Wendy’s sister Sa is a great and eclectic artist. If you think I’m biased, check out her website: www.saboothroyd.com. Sa lives in Gibson’s, BC with our friend Jody and their two daughters Lucy and Pippa. Sa spends many hours on her bicycle. I don’t know everything that goes on in her head as she stares at the road ahead, but part of her brain is analyzing the treasures on the shoulder. She frequently stops to collect stuff – and if you buy her a good cup of coffee and a delicious scone I’m sure she’d be happy to tell you about it.
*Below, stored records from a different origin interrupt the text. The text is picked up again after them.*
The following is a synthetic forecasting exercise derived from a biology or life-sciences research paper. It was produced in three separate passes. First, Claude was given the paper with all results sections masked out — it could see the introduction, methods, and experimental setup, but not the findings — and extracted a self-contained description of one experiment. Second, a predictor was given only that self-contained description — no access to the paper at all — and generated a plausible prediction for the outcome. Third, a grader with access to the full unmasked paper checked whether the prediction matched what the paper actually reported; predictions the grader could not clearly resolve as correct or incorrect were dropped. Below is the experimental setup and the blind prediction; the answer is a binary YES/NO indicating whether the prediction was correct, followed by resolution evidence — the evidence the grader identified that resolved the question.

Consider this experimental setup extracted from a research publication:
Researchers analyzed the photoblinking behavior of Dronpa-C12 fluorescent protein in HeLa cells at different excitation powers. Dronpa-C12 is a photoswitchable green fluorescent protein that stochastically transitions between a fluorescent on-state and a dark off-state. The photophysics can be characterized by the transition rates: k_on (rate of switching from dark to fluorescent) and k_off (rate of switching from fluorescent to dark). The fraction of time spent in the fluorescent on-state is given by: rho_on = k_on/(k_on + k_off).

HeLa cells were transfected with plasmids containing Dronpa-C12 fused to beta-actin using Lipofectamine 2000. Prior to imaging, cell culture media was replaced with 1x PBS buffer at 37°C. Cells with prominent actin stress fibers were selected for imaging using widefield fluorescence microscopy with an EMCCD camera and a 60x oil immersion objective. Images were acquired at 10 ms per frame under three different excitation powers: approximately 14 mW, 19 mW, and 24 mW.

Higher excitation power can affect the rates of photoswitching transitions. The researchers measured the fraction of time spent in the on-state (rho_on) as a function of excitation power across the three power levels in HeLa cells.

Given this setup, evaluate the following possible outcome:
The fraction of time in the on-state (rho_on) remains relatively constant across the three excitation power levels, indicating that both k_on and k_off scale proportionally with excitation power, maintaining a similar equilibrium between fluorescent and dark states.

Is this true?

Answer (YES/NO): NO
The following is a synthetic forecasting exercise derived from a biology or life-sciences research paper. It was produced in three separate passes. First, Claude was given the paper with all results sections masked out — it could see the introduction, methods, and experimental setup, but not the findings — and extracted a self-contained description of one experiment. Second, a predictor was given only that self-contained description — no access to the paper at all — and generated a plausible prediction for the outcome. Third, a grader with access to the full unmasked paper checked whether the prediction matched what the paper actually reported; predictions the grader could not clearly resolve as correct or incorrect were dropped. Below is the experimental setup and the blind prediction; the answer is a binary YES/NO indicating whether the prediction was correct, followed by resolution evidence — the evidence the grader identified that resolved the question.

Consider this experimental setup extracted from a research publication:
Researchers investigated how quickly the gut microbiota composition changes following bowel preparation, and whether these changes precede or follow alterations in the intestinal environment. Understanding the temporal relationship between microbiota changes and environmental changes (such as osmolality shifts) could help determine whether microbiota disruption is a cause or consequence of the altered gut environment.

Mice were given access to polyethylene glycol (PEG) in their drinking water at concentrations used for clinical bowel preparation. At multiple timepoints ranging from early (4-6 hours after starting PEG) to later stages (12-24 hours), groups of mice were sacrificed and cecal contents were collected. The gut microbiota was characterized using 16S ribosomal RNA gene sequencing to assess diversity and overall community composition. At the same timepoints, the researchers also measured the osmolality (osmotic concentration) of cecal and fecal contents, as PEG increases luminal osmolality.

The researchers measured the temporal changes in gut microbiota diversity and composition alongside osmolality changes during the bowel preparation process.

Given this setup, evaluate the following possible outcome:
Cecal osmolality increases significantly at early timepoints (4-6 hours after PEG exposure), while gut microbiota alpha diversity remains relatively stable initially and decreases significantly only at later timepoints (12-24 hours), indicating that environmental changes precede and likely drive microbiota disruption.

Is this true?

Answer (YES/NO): NO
Don’t tell Sa, but the other day all three of us peddled past a quarter lying on the pavement. It was on an uphill and none of us wanted to lose momentum – especially now that a US quarter is worth less than a Canadian one. However, just south of Roswell, NM I saw a treasure trove beneath my tires. I immediately thought about Sa and wheeled back to check it out. It was a heap of coins: 7 quarters, a dime and four pennies. I couldn’t figure out how it got there in a neat, discreet pile. I almost checked behind the nearest cactus to see if someone from “Candid Camera” was hiding with a video camera. I picked up the cash anyway and bought scones with it at the next grocery store.
If you are in the mood for light-hearted reading, STOP now.
The other things we found along the shoulder of the highway were not treasures at all – but birds that had been hit by speeding vehicles. I guessed that more birds than usual had been concentrated along the road after the recent snowfall. The first was a stunned Cactus Wren. Malkolm picked it up and gently placed it behind a creosote bush away from the road, hoping it would revive. The rest of the birds were dead. Half-a-dozen Horned Larks, three Mourning Doves, a couple of Lark Buntings, a Harrier, a Short-eared Owl and a pair of Meadowlarks. There were many other unidentified piles of feathers.
The speed limit along that stretch of Highway 285 is 75 mph. As I cycled south, I wondered whether anyone has studied the relationship between high speed limits and road-killed birds. We know that slower speeds result in better gas mileage and less production of greenhouse gases. I wondered if people who cared about birds would slow down if they thought that might save a Horned Lark’s life. I hope so.